While writing the comments, I started feeling even more paranoid.

If using normal page caching, the variables cache is loaded when serving a cached page. If there's a lock on the variables table, then requests that normally take 20-30ms to serve in total, would be waiting for at least 100ms (and building and saving the variables cache should take less than 100ms anyway). Also, even if a lock is acquired and released in say 200ms, a lot of requests could start waiting 150ms or 175ms into this process - and they won't release until say 275ms.

Let's say there's even half a second between a cache miss and the last process to start lock waiting to exit from lock_wait() (and it could be more), if you serve 100 requests / second and have max clients set to 25, you could already start to run into trouble with apache itself getting backed up with requests. Something like css/js aggregation that's calling variable_set() multiple times from multiple different pages is going to prolong this process - so some could wait across other processes acquiring the same lock and take much longer to exit than it does to build the cache once.

So this patch also reduces the minimum wait time to 25ms, and instead of doubling, adds 25ms each wait instead.

So it'll look like:

poll time / total time spent waiting so far

25 (25)
50 (75)
75 (150)
100 (250)
125 (375)
150 (525)
175 (700)
200 (900)
225 (1125)
250 (1375)
275 (1650) (10 queries)
300 (1950)
325 (2275)
350 (2625)
375 (3000)
400 (3400)
425 (3825)
450 (4275)
475 (4750)
500 (5250)
500 (5750)...

This still means that a process that needs to wait for one second, will issue less db queries than the original patch waiting 100ms every time.
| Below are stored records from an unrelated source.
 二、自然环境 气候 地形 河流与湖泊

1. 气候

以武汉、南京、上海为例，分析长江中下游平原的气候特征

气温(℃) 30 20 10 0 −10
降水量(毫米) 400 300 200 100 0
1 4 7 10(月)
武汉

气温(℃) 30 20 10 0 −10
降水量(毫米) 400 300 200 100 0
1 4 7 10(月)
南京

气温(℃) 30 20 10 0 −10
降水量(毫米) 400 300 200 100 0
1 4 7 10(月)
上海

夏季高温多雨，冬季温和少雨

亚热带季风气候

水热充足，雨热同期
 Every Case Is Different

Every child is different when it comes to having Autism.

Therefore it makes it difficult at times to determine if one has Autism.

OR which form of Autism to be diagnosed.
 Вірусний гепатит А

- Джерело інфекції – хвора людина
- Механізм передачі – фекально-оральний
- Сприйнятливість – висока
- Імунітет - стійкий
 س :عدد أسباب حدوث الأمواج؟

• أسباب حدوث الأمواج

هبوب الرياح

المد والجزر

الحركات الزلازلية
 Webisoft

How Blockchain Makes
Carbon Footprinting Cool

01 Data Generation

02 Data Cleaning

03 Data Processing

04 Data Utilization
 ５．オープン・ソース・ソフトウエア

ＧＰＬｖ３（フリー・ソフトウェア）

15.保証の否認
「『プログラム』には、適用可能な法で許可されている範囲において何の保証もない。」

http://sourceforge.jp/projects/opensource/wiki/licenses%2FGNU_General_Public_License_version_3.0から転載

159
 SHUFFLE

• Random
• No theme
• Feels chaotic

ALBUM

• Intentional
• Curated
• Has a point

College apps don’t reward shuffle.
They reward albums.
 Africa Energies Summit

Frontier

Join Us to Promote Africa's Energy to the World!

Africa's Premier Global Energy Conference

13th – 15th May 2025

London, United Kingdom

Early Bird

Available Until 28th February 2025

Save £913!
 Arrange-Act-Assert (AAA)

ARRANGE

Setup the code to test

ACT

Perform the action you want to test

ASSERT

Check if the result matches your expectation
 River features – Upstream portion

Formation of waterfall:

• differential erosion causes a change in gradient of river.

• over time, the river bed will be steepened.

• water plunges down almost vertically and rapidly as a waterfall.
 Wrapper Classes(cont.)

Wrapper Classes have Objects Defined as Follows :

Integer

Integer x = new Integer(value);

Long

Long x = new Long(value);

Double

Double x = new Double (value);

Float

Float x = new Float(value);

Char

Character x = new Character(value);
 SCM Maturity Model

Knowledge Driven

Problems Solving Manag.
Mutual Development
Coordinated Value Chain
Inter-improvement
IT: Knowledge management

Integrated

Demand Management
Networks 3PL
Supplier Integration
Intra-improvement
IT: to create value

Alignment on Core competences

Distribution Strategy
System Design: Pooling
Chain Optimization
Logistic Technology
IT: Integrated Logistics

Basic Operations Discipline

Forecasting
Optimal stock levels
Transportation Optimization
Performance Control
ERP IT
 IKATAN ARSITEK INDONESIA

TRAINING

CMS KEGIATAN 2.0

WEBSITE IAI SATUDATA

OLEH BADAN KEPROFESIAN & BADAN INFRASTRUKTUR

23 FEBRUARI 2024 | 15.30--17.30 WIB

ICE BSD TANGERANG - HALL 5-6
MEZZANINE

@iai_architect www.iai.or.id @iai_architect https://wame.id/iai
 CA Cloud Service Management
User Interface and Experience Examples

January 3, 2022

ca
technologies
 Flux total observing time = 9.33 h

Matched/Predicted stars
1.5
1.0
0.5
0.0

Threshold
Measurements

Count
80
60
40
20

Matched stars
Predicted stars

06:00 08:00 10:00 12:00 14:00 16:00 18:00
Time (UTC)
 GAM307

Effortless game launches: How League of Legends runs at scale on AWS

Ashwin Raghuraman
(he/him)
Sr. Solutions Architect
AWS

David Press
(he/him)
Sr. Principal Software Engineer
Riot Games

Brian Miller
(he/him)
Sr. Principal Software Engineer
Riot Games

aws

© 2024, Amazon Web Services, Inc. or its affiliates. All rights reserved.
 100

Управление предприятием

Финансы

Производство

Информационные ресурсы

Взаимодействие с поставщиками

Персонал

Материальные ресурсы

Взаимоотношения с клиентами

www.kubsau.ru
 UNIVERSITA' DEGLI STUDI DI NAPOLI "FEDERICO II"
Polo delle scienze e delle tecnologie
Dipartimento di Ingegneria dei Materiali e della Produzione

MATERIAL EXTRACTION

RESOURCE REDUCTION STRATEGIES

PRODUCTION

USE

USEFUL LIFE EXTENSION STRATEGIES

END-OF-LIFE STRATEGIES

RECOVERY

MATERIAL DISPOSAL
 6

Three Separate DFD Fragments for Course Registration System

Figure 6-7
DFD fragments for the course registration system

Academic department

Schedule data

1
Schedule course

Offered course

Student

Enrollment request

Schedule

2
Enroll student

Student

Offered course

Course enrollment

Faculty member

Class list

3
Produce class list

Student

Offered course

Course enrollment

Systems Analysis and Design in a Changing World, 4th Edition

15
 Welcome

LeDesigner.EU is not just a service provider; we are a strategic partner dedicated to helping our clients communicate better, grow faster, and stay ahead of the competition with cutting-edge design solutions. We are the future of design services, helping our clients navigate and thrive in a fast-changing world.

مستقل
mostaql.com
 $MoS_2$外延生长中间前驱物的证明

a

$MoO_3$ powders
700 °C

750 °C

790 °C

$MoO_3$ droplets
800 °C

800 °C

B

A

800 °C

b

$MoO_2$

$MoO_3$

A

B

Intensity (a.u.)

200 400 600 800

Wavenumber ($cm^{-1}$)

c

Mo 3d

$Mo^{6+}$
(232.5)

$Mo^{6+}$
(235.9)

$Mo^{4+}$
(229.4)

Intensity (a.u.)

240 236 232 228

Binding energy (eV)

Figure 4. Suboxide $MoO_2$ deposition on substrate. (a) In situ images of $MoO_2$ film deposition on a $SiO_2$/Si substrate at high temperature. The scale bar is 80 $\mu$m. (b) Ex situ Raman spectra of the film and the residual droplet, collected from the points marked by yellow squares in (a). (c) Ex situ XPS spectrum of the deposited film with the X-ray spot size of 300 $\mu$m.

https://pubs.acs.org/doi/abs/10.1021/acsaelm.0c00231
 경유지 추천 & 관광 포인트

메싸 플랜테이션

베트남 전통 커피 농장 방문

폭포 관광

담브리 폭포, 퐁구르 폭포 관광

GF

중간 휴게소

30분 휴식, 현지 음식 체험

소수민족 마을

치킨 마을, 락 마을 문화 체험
Drupal 6 would sometimes issue several hundred queries to build one page with no waiting between them, so this is still a tiny number of queries comparatively, and it's still possible to use memcache-lock.inc too to eliminate them altogether.

catch’s picture

FileSize
2.21 KB

grr, had to make that change /after/ updating the comments.

pwolanin’s picture

The reason we used sleep originally in the lock API (as targetd for Drupal6) was that windoze PHP didn't not support usleep().

However, checking the PHP docs I see: "5.0.0 This function now works on Windows systems. "

So this patch should be fine for Druapl 7, but the backport to Drupal6 might require some extra work.

catch’s picture

#17: lock_wait_802856.patch queued for re-testing.

pwolanin’s picture

minor, but min() can be called directly with the values - any reason to pass the array in?

catch’s picture

FileSize
2.21 KB

Hmm, no reason at all. Attached patch which just changes the min() call.

moshe weitzman’s picture

Status: Needs review » Reviewed & tested by the community

comments and code and justification look good to me.

pillarsdotnet’s picture

Status: Reviewed & tested by the community » Needs work

EDIT: removed comment; posted to wrong issue.

pillarsdotnet’s picture

Status: Needs work » Reviewed & tested by the community

EDIT: previous comment posted to wrong issue; restoring status.

DanPir’s picture

subscribe

aspilicious’s picture

Version: 7.x-dev » 8.x-dev

Nees to be applied to D8 first

catch’s picture

Issue tags: +Needs backport to D7

Tagging.

Dries’s picture

Status: Reviewed & tested by the community » Fixed

Committed to 7.x and 8.x. Thanks for your hard work, catch.

catch’s picture

Version: 8.x-dev » 6.x-dev
Status: Fixed » Needs work

Can be applied to 6 but cnw due to the windows issue pwolanin outlined.

mikeytown2’s picture

Status: Needs work » Needs review
Issue tags: -Needs backport to D7 +Needs backport to D6
FileSize
3.24 KB

Patch for D6. If the server is running on windows with php < 5, they can wait a full second... heck they should probably wait 2. Version checking and OS checking code from: check_plain() & file_directory_temp().

Anonymous’s picture

Status: Needs review » Closed (won't fix)

I'm going to guess this is a won't fix for D6, since D6 commits focus on security fixes at this point.

Anonymous’s picture

Version: 6.x-dev » 7.x-dev
Status: Closed (won't fix) » Fixed

Changing issue status to reflect that it was fixed in 7.x.

Status: Fixed » Closed (fixed)
Issue tags: -Performance, -Needs backport to D6, -scalability

Automatically closed -- issue fixed for 2 weeks with no activity.